Extrait du texte:
::::

Compte tenu de l’actualité chargée, il ne serait pas étonnant de voir plusieurs contributions thématiques sur les relations internationales notamment pour souligner l’apparition d’une internationale réactionnaire et raciste, constater l’accroissement des taux de douanes des États-Unis ou encore implorant la fin des guerres en Palestine, en Ukraine ou en République Démocratique du Congo par, respectivement, les agresseurs russes, israéliens et rwandais. Contraint par le nombre de caractères, cette contribution sera malheureusement très synthétique.

Louis XIV, Napoléon Bonaparte, Charles de Gaulle ou d’autres chefs d’État français ont pensé la France à l’aune des mouvements mondiaux. C’est la raison pour laquelle une photographie des bouleversements mondiaux est importante avant d’envisager toute politique étrangère (I) afin d’évoquer quelques pistes politiques (II).

I La photographie des bouleversements mondiaux.

1. La désoccidentalisation du monde.

La perte de l’attractivité de l’Occident s’illustre par la distorsion entre ce qui est affiché et ce qui est fait par les Occidentaux. Une absence de congruence politique, autrement dit une politique du double standard qui témoigne de la perte du pouvoir symbolique de l’occident. L’application à géométrie variable du droit international en est l’illustration :  comment se fait-il que la France affirme du bout des lèvres que Benjamin Netanyahou aurait une immunité, mais que celle-ci n’est pas, à juste titre, applicable à Poutine ? Cette distorsion est la raison pour laquelle l’occident perd de son influence.

2. Trump ou l’opportunité de requestionner notre rapport aux États-Unis.

America First et cela a toujours été le cas dans la doctrine des États-Unis. Cette constante politique à travers les administrations américaines doit nous éclairer sur notre rapport à notre ami américain. En effet, les affaires Alstom, Crédit Agricole, Technip, BNP, le contrat des sous-marins avec l’Australie, le départ précipité en Afghanistan en sont des exemples parfaits. Il est tout à fait naturel de se demander si la politique trumpienne ne serait pas qu’un phénomène conjoncturel. Trump est brut certes, mais oui les États-Unis sont en déficits commerciaux avec l’Union européenne. Pour autant on assiste à une prise de conscience salutaire des européens à renforcer leurs intégration et coopération pour se protéger et tendre vers le moins de dépendance envers les USA.

3. La réalité de la guerre économique

Si le terme peut s’avérer trop fort pour certains, d’aucuns ne pourront contredire, à minima, que la France doive faire face à des affrontements économiques. Tout le temps, tous les jours, à chaque moment nos entreprises françaises, internationales ou stratégiques, font l’objet de déstabilisation ou prédation. Les rapports et notes de la DGSI sont nombreux pour en attester. Concurrencée âprement sur le volet économique, industriel et financier (plus de la moitié de la dette française est détenue par des étrangers), la France doit avant tout se renforcer économiquement sur le plan interne pour avoir les moyens de ses ambitions à l’international.

::::

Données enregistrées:
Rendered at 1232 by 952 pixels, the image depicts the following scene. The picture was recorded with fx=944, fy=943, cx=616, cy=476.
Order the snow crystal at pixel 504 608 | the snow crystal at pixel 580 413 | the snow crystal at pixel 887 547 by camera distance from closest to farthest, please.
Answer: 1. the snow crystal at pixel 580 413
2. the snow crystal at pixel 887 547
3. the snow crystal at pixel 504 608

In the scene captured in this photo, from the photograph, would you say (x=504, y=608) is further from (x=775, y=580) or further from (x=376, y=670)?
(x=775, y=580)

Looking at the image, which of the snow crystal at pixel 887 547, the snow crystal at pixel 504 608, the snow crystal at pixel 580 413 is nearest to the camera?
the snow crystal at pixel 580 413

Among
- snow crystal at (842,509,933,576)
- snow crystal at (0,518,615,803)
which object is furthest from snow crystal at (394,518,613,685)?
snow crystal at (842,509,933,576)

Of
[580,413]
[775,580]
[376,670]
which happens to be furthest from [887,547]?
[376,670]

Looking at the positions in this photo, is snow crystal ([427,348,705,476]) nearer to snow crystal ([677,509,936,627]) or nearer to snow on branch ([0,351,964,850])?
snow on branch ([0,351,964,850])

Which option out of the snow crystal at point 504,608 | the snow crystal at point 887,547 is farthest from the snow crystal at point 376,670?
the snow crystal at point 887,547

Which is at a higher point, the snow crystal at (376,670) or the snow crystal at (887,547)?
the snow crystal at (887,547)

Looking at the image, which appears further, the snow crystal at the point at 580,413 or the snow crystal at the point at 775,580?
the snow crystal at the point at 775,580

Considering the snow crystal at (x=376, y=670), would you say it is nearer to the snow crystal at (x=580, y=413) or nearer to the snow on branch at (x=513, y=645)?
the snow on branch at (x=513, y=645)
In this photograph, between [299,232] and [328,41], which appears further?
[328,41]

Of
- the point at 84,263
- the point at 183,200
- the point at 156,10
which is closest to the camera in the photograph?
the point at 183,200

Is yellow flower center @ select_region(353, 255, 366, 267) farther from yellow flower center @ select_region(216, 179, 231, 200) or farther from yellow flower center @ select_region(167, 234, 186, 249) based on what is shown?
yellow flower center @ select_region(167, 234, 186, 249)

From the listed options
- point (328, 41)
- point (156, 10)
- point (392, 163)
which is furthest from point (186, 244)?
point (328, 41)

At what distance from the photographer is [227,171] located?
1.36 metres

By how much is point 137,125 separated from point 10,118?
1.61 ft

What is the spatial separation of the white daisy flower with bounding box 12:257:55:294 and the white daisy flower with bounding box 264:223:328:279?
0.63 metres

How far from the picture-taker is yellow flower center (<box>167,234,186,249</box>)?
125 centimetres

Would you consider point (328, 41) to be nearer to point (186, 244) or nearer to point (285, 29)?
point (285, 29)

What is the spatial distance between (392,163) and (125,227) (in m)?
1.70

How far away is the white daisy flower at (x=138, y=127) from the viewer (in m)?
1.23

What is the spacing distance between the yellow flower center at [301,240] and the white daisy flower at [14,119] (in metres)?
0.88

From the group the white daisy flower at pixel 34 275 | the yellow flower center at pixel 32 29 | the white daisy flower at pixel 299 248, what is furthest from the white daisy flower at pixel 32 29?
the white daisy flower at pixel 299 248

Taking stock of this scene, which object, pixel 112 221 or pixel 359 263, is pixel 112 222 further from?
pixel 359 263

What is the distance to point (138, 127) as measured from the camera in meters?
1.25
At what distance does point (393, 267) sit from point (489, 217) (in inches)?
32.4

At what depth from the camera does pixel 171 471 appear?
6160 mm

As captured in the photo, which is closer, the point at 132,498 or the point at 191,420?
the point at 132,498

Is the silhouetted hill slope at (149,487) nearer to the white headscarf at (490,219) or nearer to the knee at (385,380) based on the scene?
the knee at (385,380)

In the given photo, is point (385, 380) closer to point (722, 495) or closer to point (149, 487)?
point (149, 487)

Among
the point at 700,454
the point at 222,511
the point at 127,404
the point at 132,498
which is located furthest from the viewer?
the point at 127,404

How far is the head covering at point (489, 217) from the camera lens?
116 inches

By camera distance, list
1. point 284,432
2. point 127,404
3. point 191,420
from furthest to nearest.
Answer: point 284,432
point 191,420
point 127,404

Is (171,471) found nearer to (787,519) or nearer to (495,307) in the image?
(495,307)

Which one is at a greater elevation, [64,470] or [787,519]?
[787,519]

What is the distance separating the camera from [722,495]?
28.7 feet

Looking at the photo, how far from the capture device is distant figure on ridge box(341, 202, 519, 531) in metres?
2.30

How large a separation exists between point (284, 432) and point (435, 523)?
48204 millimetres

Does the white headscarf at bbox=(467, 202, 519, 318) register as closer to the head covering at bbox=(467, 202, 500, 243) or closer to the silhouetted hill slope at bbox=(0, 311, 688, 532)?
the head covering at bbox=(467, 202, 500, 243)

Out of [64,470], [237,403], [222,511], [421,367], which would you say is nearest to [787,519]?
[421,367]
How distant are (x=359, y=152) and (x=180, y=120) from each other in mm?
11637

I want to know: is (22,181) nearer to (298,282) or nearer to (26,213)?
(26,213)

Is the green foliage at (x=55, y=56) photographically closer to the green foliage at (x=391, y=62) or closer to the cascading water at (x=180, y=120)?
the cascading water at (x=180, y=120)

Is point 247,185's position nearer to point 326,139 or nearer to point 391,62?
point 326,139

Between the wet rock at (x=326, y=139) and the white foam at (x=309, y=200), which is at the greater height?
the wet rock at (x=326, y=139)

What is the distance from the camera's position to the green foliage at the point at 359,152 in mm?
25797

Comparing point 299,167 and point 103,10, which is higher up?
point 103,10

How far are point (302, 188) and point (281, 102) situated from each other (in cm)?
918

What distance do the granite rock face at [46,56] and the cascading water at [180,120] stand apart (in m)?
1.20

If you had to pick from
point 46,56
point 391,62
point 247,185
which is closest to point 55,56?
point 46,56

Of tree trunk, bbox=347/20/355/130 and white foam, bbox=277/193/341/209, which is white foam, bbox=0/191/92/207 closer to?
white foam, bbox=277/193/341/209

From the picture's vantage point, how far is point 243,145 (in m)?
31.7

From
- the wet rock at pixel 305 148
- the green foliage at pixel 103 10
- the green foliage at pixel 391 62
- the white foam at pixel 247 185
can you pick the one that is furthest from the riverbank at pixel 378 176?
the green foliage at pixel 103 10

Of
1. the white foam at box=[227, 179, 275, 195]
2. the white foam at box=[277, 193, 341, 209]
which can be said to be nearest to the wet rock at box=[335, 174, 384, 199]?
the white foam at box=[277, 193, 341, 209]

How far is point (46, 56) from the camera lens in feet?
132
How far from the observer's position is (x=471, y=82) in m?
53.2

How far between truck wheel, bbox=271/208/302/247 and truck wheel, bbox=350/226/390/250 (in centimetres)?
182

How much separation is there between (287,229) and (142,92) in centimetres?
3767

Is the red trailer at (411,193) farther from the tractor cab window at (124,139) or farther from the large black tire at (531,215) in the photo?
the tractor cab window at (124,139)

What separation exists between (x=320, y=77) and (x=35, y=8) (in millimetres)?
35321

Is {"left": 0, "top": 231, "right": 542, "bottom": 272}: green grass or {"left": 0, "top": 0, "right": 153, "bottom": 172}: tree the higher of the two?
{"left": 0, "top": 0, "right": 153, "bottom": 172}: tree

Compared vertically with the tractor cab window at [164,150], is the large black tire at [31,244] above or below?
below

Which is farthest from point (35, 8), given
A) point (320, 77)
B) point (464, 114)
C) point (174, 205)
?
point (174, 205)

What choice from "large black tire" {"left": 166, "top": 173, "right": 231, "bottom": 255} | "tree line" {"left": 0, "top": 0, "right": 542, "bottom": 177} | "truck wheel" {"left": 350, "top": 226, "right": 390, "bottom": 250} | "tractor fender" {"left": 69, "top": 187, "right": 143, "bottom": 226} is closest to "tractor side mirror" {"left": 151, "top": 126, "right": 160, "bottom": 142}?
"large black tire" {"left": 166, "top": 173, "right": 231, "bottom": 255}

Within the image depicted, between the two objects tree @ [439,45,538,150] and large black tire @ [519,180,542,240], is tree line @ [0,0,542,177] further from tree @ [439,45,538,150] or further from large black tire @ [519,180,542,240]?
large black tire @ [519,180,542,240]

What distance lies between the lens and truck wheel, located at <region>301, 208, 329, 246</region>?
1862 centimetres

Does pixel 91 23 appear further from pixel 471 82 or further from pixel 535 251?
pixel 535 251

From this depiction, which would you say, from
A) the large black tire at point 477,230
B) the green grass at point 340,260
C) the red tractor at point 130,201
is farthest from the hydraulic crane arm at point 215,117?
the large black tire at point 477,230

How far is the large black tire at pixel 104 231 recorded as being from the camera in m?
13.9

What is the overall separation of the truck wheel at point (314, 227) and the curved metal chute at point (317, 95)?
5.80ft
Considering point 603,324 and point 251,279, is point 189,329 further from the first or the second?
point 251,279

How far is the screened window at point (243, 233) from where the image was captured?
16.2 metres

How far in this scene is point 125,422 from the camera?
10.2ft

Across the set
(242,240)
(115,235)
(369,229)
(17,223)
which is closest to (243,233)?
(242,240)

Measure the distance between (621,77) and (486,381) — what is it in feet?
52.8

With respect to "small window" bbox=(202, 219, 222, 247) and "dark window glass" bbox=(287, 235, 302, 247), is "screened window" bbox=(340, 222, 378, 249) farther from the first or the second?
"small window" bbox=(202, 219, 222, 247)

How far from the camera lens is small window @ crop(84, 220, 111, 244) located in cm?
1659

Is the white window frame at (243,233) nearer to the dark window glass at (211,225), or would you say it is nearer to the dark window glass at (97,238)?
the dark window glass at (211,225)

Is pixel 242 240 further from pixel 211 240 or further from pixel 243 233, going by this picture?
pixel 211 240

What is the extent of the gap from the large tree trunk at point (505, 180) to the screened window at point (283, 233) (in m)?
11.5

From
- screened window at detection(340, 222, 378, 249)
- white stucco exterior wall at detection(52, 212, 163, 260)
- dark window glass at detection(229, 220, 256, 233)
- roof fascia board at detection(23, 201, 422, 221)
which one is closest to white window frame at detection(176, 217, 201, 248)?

::::

Série d'exercices:
a) Reprenez mot pour mot le passage du texte sur la politique étrangère qui commence à "La perte de" et se termine à "rapport aux États-Unis.".
b) Dans le texte sur la politique étrangère, quelles sont toutes les entreprises dont les affaires sont citées en exemple ?

Réponses par exercice:
a)
La perte de l’attractivité de l’Occident s’illustre par la distorsion entre ce qui est affiché et ce qui est fait par les Occidentaux. Une absence de congruence politique, autrement dit une politique du double standard qui témoigne de la perte du pouvoir symbolique de l’occident. L’application à géométrie variable du droit international en est l’illustration :  comment se fait-il que la France affirme du bout des lèvres que Benjamin Netanyahou aurait une immunité, mais que celle-ci n’est pas, à juste titre, applicable à Poutine ? Cette distorsion est la raison pour laquelle l’occident perd de son influence.

2. Trump ou l’opportunité de requestionner notre rapport aux États-Unis.

b) Alstom, Crédit Agricole, Technip, BNP